Depends on the file. XML files (XHTML, TEI, etc.) are guaranteed to be ASCII in their first line, and that first line declares the encoding, so no BOM is necessary (and would probably confuse some tools). Subtle markup languages like reStructuredText which have no prolog need some mechanism to indicate that they contain UTF-8 encodings (to distinguish between that, latin-1 or MacRoman) so may need to have a BOM.
Unix or Windows style line breaks?
Don't know that it matters, but my preference would be Unix.
Line breaks meaning paragraph separations or line breaks meaning, well, whatever it is that PG means by line breaks?

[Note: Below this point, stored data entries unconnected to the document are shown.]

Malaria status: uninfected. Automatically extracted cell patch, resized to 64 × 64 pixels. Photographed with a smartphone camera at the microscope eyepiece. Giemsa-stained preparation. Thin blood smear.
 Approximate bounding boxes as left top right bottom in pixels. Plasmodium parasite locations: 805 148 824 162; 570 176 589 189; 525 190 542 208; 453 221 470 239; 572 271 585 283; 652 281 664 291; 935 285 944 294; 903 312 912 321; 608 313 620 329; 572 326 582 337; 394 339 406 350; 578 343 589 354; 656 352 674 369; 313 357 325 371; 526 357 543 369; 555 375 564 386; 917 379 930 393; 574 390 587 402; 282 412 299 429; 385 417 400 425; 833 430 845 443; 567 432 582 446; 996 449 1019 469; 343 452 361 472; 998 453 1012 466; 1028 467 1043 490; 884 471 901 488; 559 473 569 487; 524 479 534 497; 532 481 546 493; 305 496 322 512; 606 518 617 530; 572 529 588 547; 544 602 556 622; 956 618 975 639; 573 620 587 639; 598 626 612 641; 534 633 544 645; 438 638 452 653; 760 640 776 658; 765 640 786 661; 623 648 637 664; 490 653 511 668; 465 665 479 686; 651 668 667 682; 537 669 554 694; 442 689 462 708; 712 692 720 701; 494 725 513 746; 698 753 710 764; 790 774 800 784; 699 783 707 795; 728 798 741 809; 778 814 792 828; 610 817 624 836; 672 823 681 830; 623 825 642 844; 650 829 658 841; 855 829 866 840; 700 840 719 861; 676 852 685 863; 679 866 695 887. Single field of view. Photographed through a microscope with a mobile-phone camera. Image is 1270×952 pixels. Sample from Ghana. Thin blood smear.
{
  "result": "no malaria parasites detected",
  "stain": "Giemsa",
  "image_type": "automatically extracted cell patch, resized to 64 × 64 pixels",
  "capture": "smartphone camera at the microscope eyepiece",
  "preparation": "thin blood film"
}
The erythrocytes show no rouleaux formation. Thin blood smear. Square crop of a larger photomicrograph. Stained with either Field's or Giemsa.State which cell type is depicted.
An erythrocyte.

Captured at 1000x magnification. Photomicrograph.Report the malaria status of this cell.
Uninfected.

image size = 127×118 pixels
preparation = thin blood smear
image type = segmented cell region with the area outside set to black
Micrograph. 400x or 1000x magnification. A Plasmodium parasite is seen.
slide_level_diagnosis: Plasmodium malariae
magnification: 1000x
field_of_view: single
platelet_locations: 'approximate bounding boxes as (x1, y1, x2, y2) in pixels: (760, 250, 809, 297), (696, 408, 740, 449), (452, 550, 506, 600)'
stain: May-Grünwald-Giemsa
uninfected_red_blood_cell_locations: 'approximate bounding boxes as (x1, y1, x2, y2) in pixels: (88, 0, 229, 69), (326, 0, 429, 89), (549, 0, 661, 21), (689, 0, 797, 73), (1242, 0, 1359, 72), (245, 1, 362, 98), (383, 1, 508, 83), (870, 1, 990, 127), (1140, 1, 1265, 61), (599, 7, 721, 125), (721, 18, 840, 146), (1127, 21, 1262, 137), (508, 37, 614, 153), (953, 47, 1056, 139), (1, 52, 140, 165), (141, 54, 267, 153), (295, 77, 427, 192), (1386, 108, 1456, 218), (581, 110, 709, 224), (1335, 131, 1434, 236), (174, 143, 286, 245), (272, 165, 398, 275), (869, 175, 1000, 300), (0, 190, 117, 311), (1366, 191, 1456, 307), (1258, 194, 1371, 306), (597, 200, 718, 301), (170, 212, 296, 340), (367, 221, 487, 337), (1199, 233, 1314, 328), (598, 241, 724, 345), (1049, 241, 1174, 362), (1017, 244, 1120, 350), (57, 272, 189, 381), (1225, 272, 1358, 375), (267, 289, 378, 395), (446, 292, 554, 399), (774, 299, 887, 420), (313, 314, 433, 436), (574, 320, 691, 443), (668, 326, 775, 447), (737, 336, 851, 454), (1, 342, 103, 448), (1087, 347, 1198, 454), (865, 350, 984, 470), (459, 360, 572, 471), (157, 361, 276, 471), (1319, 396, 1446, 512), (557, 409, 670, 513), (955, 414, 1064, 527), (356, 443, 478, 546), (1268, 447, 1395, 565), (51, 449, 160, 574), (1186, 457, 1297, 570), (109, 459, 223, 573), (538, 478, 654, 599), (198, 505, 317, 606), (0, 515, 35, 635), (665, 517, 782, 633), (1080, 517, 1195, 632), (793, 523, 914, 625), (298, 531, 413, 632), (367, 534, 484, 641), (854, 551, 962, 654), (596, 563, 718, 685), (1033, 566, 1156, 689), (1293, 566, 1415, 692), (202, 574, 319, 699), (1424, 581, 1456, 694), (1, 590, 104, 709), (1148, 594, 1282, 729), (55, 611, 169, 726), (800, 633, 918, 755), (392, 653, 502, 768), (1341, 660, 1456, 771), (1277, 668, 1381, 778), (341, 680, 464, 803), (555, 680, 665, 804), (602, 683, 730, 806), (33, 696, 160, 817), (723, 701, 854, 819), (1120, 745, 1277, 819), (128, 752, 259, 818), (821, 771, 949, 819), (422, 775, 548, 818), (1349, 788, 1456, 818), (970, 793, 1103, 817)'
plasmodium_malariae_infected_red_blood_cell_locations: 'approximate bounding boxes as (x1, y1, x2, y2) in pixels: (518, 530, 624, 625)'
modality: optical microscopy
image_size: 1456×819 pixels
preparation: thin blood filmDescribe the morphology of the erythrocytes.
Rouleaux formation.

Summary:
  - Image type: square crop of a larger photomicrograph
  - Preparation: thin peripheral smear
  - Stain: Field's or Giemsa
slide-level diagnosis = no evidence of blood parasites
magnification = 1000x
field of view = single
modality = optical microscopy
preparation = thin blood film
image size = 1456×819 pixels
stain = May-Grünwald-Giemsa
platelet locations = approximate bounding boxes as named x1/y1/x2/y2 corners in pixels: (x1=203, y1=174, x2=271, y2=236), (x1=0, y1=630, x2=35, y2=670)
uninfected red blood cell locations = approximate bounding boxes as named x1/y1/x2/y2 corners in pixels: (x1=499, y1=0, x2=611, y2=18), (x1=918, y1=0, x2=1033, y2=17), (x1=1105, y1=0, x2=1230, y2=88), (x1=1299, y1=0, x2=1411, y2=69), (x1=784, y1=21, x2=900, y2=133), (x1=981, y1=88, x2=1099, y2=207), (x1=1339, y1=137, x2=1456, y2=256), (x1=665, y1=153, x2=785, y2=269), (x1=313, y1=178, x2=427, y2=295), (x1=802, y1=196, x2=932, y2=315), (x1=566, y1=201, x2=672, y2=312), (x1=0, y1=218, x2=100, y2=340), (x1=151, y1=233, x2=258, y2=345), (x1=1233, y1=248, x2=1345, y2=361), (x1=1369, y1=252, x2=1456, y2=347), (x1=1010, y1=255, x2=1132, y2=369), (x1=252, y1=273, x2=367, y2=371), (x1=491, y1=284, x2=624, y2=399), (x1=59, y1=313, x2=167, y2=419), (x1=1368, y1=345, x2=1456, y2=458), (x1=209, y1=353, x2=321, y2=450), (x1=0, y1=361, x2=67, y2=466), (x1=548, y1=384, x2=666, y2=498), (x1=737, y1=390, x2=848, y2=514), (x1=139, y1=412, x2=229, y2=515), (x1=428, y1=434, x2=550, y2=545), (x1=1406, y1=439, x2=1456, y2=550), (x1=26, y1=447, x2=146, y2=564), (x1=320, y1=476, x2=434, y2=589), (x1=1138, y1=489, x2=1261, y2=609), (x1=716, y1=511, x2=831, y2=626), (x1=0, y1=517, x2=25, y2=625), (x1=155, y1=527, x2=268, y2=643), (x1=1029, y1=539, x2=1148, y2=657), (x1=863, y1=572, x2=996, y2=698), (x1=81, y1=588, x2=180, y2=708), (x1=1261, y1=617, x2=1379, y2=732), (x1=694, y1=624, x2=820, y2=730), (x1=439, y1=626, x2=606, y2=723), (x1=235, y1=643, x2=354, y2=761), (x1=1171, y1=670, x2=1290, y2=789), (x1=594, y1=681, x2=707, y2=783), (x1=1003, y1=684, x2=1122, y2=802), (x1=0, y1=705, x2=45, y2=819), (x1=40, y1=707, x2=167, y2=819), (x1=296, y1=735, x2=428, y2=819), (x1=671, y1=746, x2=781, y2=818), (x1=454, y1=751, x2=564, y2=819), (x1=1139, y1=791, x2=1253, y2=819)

All lines will wrap when displayed, so a mechanism is needed to indicate "this is not just whitespace it really is a new line!" All markups have a mechanism for this purpose. For ease of proofreading, I recommend that text lines be broken with insignificant new line characters at the same point as in the original text to the extent possible (hyphenated lines cannot follow this rule, and should be broken at the next, or previous, available whitespace.
"uft-8" meaning that "we" use the interpretation of the code points as defined by Unicode, or meaning "we" invent our own meanings for those code points?
Unicode without composition. Most have argued that UTF-8 requires Unicode. Technically you can UTF-8 encode any set of code points, but for this project it would serve no purpose.